PROVIDED RECORDS »
== Segment start ==
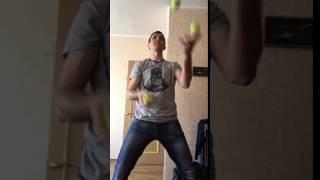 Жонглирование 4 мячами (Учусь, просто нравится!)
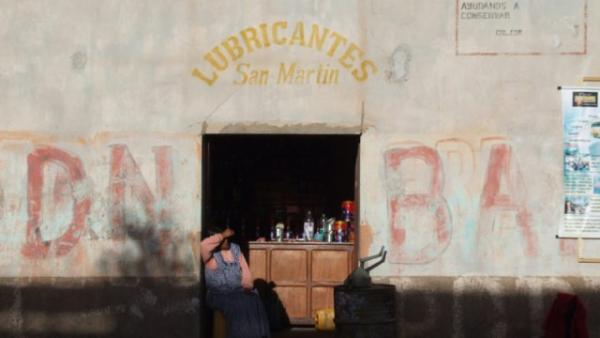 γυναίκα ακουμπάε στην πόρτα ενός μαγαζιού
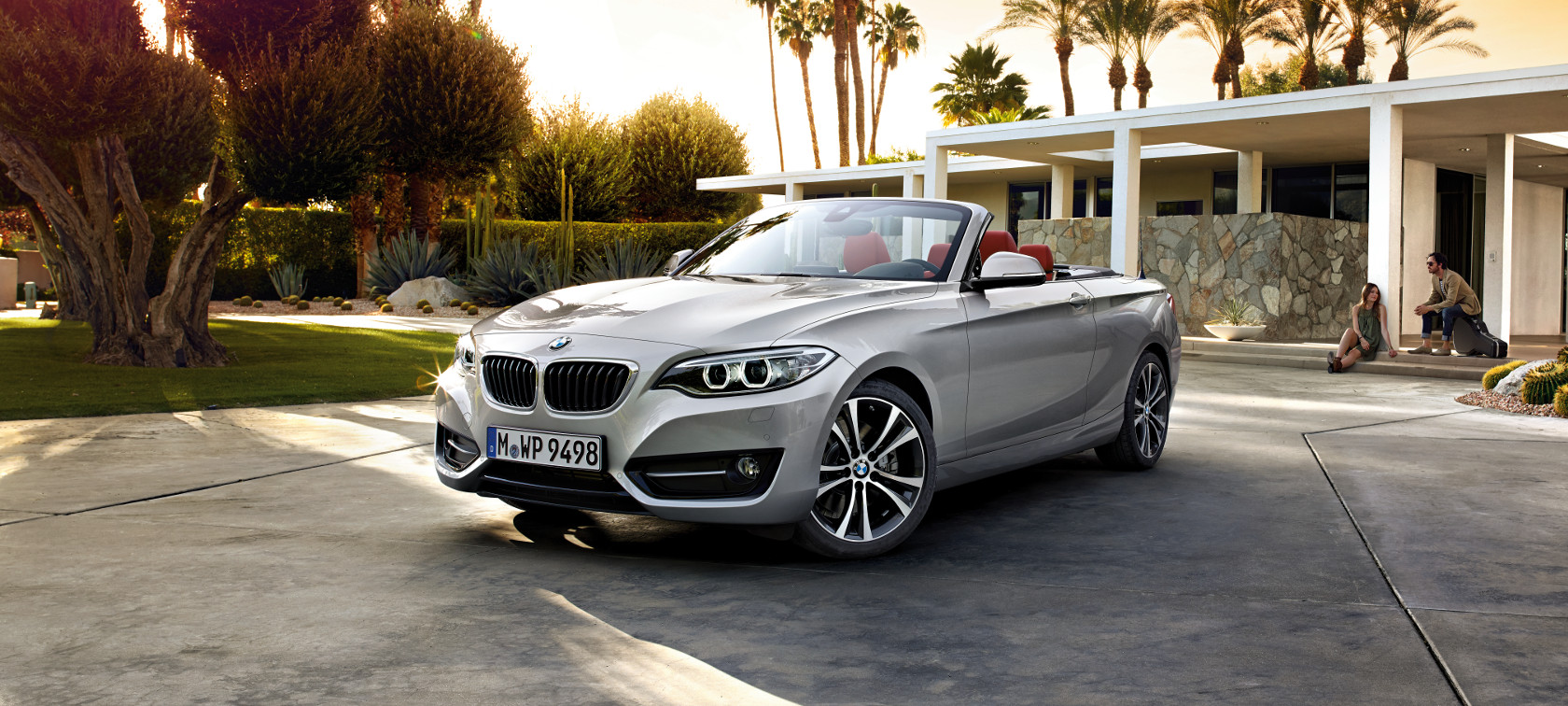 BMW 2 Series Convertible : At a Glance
== Segment end ==
== Segment start ==
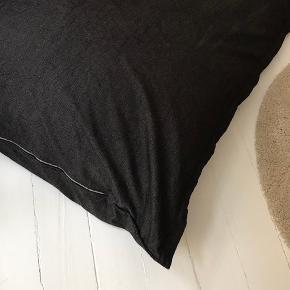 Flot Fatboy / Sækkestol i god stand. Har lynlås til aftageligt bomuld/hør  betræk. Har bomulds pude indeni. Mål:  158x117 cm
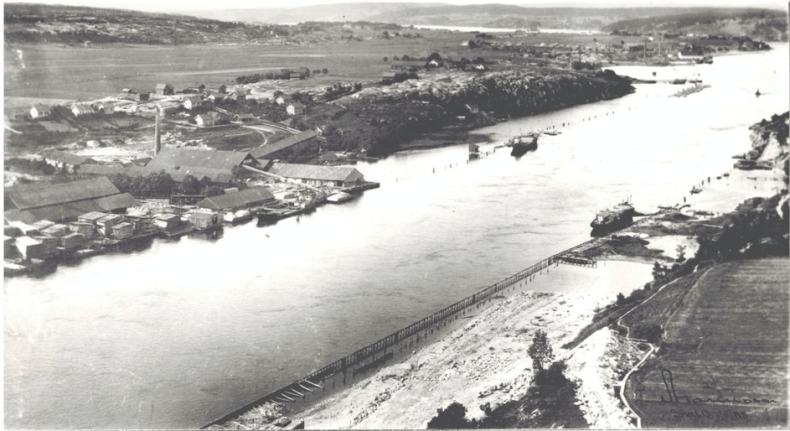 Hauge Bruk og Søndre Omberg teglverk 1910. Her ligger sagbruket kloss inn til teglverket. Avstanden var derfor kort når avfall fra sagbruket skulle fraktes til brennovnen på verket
== Segment end ==
== Segment start ==
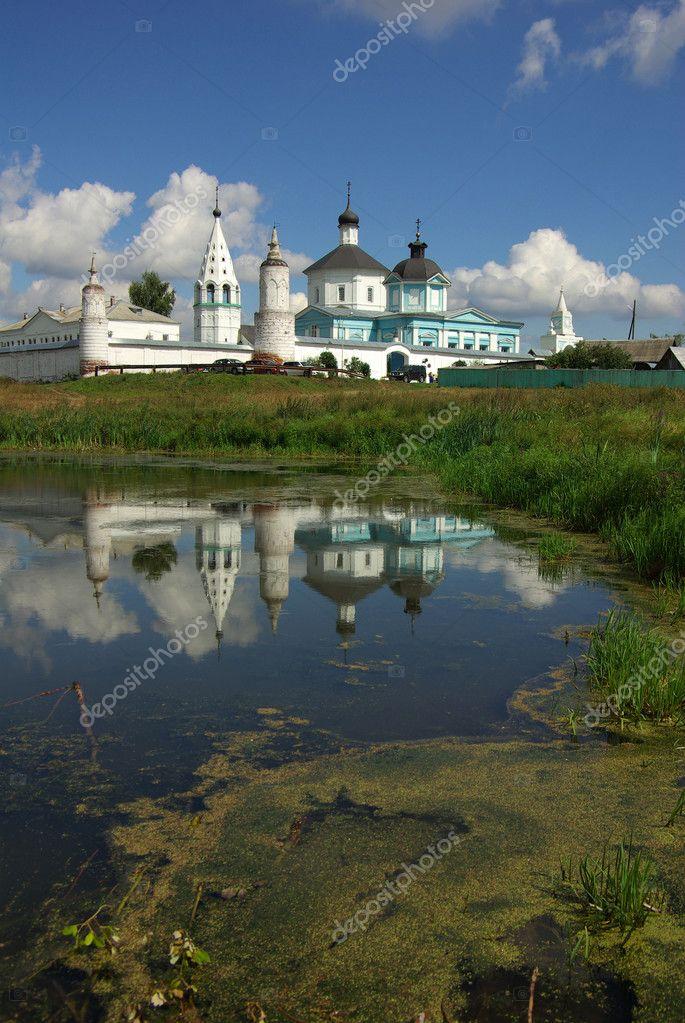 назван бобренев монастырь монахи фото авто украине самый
== Segment end ==
ASSIGNED TASK » In the listing above, find the line with "γυναίκα ακουμπάε στην πόρτα ενός μαγαζιού" and the line with "BMW 2 Series Convertible : At a Glance". Set down both and every line between them, minus the pictures.

ANSWER TO THIS PROBLEM »
 γυναίκα ακουμπάε στην πόρτα ενός μαγαζιού
 BMW 2 Series Convertible : At a Glance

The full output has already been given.